JCCs Re-evaluate Security Plans Post Threats


Jewish community centers across the country are reassessing their security protocols after the recent waves of called-in bomb threats, but for JCCs, synagogues and Jewish day schools, accelerating sturdy security is really nothing new.

Amy Krulik, CEO of Kaiserman JCC in Wynnewood, noted that security procedures are always a work in progress.

“You’re always evaluating them, always revisiting, always fine-tuning and always looking for opportunities to do things better,” she said.

Kaiserman JCC was one of dozens of JCCs across the country that received a threatening phone call, the caller of which has since been arrested.

On Feb. 28, the day the call came in to the campus, the building was evacuated for several hours.

According to the JCC Association of North America, bomb threats came in five separate waves, totaling 100 incidents at 81 locations in 33 states and two Canadian provinces.

Needless to say, in the three months that Krulik has been CEO of Kaiserman, a lot has changed. The early protocols for a bomb threat were to evacuate the building. Now, that’s not exactly the case.

# Objectives:
**A.** Answer these questions about the JCC security article:
(i) In what town is Kaiserman JCC located?
(ii) On what date did the threatening call come in to the Kaiserman campus?
(iii) According to the JCC Association of North America, in how many states did the bomb threats occur?
**B.** Pick up the JCC security article after its final sentence and keep writing.
The entries come from a separate source, unrelated to the JCC security article.

# Given information:

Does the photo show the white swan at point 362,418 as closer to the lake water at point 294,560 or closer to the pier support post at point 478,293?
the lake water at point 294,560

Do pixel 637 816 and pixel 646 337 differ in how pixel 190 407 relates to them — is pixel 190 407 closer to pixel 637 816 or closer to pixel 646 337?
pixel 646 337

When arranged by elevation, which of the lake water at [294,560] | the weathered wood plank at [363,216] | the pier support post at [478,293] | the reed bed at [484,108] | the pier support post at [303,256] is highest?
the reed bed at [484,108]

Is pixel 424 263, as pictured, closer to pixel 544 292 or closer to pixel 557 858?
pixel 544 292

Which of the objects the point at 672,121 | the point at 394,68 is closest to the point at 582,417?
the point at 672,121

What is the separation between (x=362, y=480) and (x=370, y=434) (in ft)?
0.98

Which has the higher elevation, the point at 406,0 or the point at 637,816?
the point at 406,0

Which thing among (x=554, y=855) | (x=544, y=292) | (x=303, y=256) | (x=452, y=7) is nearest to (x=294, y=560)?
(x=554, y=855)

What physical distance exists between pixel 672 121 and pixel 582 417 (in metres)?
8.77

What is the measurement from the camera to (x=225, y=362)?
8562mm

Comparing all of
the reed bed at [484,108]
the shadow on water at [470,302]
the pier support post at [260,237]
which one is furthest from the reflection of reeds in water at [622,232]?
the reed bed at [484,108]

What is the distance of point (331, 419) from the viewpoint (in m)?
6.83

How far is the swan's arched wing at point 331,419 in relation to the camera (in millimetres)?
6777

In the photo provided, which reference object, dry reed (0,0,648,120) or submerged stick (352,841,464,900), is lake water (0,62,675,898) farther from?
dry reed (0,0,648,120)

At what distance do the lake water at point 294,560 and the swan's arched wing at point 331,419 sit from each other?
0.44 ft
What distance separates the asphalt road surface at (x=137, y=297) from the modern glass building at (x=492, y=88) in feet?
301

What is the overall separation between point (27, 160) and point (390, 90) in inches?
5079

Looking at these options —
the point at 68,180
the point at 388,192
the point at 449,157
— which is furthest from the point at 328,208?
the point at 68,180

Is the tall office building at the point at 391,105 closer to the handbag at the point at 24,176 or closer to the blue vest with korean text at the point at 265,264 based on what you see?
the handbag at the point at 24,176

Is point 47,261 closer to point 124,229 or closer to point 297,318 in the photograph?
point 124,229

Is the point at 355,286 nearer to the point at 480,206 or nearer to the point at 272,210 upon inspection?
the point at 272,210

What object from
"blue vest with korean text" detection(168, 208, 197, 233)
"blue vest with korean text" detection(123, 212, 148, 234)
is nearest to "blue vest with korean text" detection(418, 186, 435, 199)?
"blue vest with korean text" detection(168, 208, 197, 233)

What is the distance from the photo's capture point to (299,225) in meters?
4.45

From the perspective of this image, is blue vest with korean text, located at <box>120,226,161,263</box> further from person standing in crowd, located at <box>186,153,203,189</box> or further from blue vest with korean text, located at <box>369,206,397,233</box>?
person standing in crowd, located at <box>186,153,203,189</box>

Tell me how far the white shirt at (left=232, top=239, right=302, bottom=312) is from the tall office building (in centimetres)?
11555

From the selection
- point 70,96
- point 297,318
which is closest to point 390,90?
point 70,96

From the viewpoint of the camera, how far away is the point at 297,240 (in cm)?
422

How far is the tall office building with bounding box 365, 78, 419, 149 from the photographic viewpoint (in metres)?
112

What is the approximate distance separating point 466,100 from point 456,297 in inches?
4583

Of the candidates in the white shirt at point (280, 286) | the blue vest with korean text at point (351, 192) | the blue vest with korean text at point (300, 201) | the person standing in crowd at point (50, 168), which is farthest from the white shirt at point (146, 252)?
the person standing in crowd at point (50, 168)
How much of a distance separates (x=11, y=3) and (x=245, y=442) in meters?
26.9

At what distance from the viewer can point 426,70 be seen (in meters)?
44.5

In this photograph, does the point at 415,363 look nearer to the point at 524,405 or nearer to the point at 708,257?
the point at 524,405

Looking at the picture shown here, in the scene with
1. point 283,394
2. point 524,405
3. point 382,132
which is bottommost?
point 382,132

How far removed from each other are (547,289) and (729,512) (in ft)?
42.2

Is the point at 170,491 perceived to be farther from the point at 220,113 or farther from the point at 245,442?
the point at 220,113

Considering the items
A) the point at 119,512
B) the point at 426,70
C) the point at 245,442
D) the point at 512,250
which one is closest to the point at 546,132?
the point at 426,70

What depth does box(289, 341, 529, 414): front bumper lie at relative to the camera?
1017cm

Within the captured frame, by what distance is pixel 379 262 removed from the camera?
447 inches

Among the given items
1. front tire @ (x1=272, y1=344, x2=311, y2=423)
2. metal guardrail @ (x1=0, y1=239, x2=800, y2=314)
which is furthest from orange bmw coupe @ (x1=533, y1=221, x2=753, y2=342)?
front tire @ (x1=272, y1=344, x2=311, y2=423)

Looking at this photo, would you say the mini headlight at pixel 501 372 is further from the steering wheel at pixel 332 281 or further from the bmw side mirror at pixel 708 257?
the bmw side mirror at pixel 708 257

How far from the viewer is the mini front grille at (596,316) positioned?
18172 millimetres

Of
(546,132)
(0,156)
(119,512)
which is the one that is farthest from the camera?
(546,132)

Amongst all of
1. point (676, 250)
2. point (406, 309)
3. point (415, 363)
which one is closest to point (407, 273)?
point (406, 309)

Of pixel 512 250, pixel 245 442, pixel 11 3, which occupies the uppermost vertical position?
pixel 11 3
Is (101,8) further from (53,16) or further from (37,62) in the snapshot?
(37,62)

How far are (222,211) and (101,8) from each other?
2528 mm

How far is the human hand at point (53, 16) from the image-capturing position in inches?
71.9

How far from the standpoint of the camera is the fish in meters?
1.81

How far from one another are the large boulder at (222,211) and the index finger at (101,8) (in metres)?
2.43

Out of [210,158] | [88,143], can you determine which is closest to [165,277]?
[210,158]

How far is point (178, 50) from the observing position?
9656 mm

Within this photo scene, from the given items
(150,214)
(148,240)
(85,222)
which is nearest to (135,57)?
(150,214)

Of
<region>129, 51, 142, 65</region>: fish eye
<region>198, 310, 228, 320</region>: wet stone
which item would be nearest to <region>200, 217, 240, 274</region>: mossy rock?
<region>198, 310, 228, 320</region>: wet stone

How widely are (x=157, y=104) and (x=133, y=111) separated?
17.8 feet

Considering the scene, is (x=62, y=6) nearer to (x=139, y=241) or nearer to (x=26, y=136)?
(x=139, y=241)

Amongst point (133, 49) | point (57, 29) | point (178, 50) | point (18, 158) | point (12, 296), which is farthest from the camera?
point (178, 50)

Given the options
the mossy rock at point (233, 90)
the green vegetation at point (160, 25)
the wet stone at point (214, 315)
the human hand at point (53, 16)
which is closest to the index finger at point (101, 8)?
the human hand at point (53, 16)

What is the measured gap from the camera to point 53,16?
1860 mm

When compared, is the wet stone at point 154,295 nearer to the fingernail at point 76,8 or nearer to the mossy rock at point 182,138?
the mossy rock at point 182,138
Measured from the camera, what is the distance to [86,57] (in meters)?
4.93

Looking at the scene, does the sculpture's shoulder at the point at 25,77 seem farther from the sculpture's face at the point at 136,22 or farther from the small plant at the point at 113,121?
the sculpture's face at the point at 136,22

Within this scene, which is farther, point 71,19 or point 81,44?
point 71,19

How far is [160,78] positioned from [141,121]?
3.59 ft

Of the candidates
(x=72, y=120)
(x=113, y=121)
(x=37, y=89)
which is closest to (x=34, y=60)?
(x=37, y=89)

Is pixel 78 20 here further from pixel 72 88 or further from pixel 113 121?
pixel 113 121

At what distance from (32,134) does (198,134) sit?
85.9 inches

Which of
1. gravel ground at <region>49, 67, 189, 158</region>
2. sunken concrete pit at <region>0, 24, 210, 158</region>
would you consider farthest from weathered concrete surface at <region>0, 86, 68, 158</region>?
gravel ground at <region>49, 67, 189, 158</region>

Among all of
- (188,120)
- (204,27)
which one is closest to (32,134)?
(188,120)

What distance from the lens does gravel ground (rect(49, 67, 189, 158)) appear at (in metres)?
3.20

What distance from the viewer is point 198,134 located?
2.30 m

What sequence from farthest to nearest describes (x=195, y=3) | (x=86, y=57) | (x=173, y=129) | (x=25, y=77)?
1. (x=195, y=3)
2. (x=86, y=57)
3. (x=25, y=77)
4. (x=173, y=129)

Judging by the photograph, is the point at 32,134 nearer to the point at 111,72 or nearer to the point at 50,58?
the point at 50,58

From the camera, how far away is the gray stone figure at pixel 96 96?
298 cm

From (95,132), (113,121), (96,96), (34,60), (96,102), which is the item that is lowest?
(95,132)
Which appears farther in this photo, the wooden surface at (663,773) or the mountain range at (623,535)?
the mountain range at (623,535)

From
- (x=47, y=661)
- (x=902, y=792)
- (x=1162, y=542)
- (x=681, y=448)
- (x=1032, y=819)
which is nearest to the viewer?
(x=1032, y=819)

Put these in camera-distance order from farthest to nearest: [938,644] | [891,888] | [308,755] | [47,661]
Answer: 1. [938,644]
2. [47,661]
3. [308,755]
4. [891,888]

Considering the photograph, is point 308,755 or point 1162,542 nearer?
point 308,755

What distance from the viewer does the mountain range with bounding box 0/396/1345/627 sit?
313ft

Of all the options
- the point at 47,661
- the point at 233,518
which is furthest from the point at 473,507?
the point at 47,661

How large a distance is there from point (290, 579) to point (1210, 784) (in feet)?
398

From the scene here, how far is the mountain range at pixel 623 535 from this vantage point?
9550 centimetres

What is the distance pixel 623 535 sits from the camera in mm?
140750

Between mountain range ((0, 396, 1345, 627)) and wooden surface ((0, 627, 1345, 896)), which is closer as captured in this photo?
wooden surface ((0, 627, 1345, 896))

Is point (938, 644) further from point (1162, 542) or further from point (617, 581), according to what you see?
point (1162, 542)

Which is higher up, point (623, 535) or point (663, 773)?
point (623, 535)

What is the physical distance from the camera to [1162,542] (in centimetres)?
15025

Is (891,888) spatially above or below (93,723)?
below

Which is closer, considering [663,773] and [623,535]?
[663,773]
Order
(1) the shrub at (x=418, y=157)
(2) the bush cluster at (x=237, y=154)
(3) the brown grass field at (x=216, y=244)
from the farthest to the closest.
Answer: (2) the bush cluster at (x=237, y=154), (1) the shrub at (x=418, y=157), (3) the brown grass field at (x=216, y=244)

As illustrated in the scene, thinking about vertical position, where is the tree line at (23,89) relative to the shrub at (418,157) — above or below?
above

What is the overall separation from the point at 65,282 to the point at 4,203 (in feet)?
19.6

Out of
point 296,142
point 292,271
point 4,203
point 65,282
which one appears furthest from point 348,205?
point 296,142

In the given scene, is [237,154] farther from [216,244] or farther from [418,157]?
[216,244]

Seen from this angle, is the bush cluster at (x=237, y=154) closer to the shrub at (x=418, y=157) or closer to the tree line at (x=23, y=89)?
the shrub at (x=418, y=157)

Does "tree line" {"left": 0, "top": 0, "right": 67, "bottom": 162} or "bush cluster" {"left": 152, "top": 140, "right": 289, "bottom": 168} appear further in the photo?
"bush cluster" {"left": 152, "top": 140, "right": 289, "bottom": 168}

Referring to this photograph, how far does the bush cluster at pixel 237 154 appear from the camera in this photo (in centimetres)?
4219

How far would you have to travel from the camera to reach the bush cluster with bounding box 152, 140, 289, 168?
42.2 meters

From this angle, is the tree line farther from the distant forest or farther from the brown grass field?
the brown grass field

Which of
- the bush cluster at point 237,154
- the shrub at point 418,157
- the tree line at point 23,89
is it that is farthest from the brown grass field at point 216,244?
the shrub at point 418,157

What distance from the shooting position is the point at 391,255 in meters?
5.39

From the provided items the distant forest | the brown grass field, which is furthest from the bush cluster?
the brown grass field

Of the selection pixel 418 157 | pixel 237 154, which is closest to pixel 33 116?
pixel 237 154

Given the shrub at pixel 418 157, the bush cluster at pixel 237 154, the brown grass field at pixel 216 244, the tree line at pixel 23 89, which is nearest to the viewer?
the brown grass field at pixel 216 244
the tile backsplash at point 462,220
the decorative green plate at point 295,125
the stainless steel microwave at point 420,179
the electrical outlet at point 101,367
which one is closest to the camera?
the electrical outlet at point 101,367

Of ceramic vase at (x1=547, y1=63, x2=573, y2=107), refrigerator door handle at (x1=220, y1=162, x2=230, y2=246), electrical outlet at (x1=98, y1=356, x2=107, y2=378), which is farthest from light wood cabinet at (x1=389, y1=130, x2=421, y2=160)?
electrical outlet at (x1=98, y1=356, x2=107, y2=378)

# Task-by-task answers:
**A.**
(i) Wynnewood
(ii) Feb. 28
(iii) 33

**B.**
“There are more specific reasons why you would stay in place and allow law enforcement to help guide you through that process, and other times when you would leave,” she explained.

Without jeopardizing too many details of Kaiserman’s security outline, Krulik said it comes down to the details of the phone call.

There are kinds of calls that give a clear indication that the building must be evacuated, but others may lure people outside where a shooter is waiting in an unprotected space.

The Philadelphia Police Department, hosted by the Jewish Federation of Greater Philadelphia, recently held a training session for Jewish executives from local agencies and JCCs to learn about how to survey your space in anticipation of these crises.

“If you came into your own house — because you live there and know what your house looks like when you left — if things were out of place when you came back, you would notice,” Krulik said. “That’s the responsibility that we as staff and people have who are regular users of the building, to learn how to be ever-vigilant and aware of their surroundings.”

She added that regulars on campus know better than law enforcement officials if something is out of place — it all goes back to the increasingly more germane phrase, “If you see something, say something.”

A free training program at the JCC led by Community Security Service is planned for June, which will be open to the community.

“So whether you’re at synagogue, JCC, at school, the mall, you learn to have an awareness,” she said.

The first way to gain that awareness: Look up from your cellphones.

Kaiserman has video surveillance inside and outside the building, plus now they’re making it clear that staff and members are paying close attention.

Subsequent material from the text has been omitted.